## ARTICLE
▼

Il y a aussi le sentiment que le Kremlin était en partie motivé par le désir de discréditer l’Ukraine en tant que partenaire stable aux yeux de l’OTAN et de l’UE. Lors des prochaines élections, que ce soit des élections parlementaires anticipées à un moment quelconque en 2009 ou que le gouvernement parvienne à tenir jusqu’aux prochaines présidentielles en 2010, il est improbable que Victor Iouchtchenko, le seul candidat réellement pro-occidental, obtienne mieux que la troisième place. Les sondages d’opinion actuels placent en tête Victor Yanukovich, entièrement pro-russe. Yulia Timoshenko est un personnage bien plus imprévisible, au vu de son « soutien » tacite à la Russie contre la Géorgie, et de ses accords hautement pragmatiques avec le Kremlin au cours de la crise gazière. Il a aussi été suggéré par la presse ukrainienne et russe qu’elle aurait passé un accord avec le Kremlin pour qu’il la soutienne en tant que candidate présidentielle, même contre Victor Yanukovich.

▲

## CONSIGNE
D'après l'article, quel candidat les sondages d'opinion actuels placent-ils en tête ? Les enregistrements ne servent à rien dans cet exercice.

## EXTRAIT DE DONNÉES

▼

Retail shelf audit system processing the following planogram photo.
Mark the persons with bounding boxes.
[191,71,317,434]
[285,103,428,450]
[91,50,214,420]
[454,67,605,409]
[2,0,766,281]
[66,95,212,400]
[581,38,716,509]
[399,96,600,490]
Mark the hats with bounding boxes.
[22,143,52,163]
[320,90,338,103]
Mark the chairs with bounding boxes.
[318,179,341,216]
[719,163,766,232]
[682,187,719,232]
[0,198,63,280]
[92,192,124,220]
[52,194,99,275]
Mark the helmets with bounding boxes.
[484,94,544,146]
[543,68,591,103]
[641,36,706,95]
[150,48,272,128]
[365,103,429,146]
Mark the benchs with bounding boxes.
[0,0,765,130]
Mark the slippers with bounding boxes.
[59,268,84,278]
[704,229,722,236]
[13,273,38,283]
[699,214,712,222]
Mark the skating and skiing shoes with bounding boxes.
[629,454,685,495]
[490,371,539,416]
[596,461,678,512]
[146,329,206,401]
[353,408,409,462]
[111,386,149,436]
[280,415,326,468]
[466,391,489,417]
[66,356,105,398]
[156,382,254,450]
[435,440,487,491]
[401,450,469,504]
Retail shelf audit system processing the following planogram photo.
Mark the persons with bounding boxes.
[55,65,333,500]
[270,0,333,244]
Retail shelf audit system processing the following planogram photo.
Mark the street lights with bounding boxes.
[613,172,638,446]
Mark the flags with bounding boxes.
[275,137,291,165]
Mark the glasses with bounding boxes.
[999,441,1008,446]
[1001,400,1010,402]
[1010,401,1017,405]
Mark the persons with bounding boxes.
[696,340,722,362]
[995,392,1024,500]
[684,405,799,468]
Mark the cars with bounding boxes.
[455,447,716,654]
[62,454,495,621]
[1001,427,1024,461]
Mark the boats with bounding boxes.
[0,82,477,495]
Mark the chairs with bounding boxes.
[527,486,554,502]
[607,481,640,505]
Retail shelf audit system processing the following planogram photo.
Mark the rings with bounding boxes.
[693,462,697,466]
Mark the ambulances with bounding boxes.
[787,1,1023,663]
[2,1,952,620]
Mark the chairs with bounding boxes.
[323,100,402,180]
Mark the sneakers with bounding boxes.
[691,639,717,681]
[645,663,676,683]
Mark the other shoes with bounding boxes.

▲

## EXERCICE CORRIGÉ
Victor Yanukovich.